By identifying and analyzing the highly correlated features, we can ensure that the features chosen for the logistic regression model are independent and informative. This step helps to improve model stability and avoid issues with overfitting.
4. Splitting Data for Model Training
Properly splitting the data into training and testing sets is a crucial step in model training. It ensures that the model is evaluated on unseen data, providing an unbiased assessment of its performance. In this section, we use StratifiedShuffleSplit to maintain the class balance, ensuring that the proportion of each activity class is preserved in both the training and testing sets.
Train-Test Split
To split the dataset, we use StratifiedShuffleSplit from Scikit-learn. This technique ensures that each class is represented proportionally in both the training and test sets, which is especially important when dealing with imbalanced datasets. In this case, since the activities are balanced, it will help ensure the proportions are consistent between the splits.

▶ **Problems**
- 1) Copy the excerpt on model training word for word, starting with "4. Splitting Data" and going on through "between the splits.".
- 2) Which Scikit-learn technique does the excerpt on model training use to split the dataset?
- 3) Do these statements agree with the excerpt on model training? For each, answer yes or no and quote the deciding words.
(a) Testing the model on unseen data gives an unbiased assessment of its performance.
(b) The activity classes in the dataset are imbalanced.
(c) Analyzing highly correlated features helps avoid overfitting.

▶ **Data items**
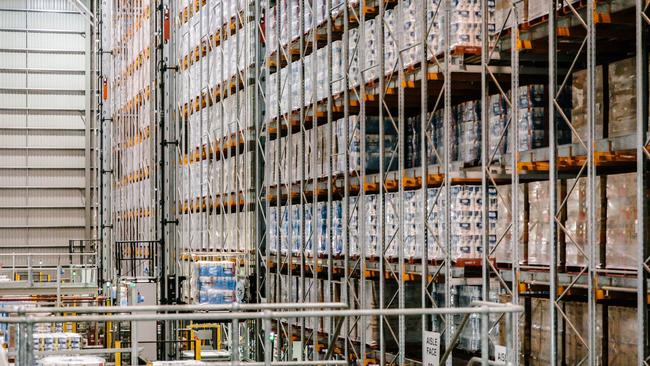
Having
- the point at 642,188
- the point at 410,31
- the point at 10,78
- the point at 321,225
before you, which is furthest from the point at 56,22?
the point at 642,188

▶ **Answer set**
- 1)
4. Splitting Data for Model Training
Properly splitting the data into training and testing sets is a crucial step in model training. It ensures that the model is evaluated on unseen data, providing an unbiased assessment of its performance. In this section, we use StratifiedShuffleSplit to maintain the class balance, ensuring that the proportion of each activity class is preserved in both the training and testing sets.
Train-Test Split
To split the dataset, we use StratifiedShuffleSplit from Scikit-learn. This technique ensures that each class is represented proportionally in both the training and test sets, which is especially important when dealing with imbalanced datasets. In this case, since the activities are balanced, it will help ensure the proportions are consistent between the splits.

- 2) StratifiedShuffleSplit

- 3)
(a) Yes: "It ensures that the model is evaluated on unseen data, providing an unbiased assessment of its performance."
(b) No: "since the activities are balanced"
(c) Yes: "This step helps to improve model stability and avoid issues with overfitting."